▶ [What this task involves] Reproduce the whole passage on regaining access to control plane nodes word for word, with no changes.

An alternative approach might be to scale your control plane nodes using vertical scaling, e.g. by modifying the size of a node’s attached hard disk, CPU or memory spec for instance. This process is described here: https://kb.vmware.com/s/article/91164. By scaling your control plane new VMs will be spun up, each with the possibility of regaining access via 60 day SSH access (Ubuntu) or 90 days (Photon). This security feature can be disabled (see Method 2 in the referenced document) but only once you have regained connectivity.
More desperate measures might be required in the event that both your kubeconfig and tanzu login access is no longer possible. I do not confirm nor recommend the manual removal (via vCenter) of a control-plane VM – in the event that you lose both SSH and tanzu CLI access, but my suspicion is that if there are more than one control-plane nodes the KubeadmControlPlane will no longer match the running spec and a new node will be provisioned, along with SSH access reinstated. This is something I aim to test further.

▶ [Dataset excerpt]
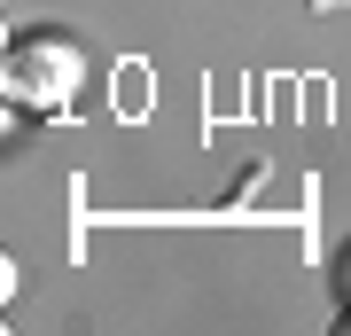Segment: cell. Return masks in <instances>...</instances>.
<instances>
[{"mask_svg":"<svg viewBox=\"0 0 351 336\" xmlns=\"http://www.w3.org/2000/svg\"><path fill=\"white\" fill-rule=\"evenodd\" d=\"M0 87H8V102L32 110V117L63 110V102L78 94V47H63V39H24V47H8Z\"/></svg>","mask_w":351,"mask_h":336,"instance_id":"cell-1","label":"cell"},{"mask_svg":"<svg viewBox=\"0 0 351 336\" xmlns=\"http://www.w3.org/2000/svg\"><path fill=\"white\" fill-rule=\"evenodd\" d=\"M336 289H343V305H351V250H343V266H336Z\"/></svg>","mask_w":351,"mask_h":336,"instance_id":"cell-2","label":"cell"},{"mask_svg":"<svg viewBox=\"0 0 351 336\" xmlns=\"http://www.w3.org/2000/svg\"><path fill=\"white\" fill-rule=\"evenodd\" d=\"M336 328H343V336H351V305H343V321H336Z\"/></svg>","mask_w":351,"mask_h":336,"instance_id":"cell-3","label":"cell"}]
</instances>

▶ [Output below]
An alternative approach might be to scale your control plane nodes using vertical scaling, e.g. by modifying the size of a node’s attached hard disk, CPU or memory spec for instance. This process is described here: https://kb.vmware.com/s/article/91164. By scaling your control plane new VMs will be spun up, each with the possibility of regaining access via 60 day SSH access (Ubuntu) or 90 days (Photon). This security feature can be disabled (see Method 2 in the referenced document) but only once you have regained connectivity.
More desperate measures might be required in the event that both your kubeconfig and tanzu login access is no longer possible. I do not confirm nor recommend the manual removal (via vCenter) of a control-plane VM – in the event that you lose both SSH and tanzu CLI access, but my suspicion is that if there are more than one control-plane nodes the KubeadmControlPlane will no longer match the running spec and a new node will be provisioned, along with SSH access reinstated. This is something I aim to test further.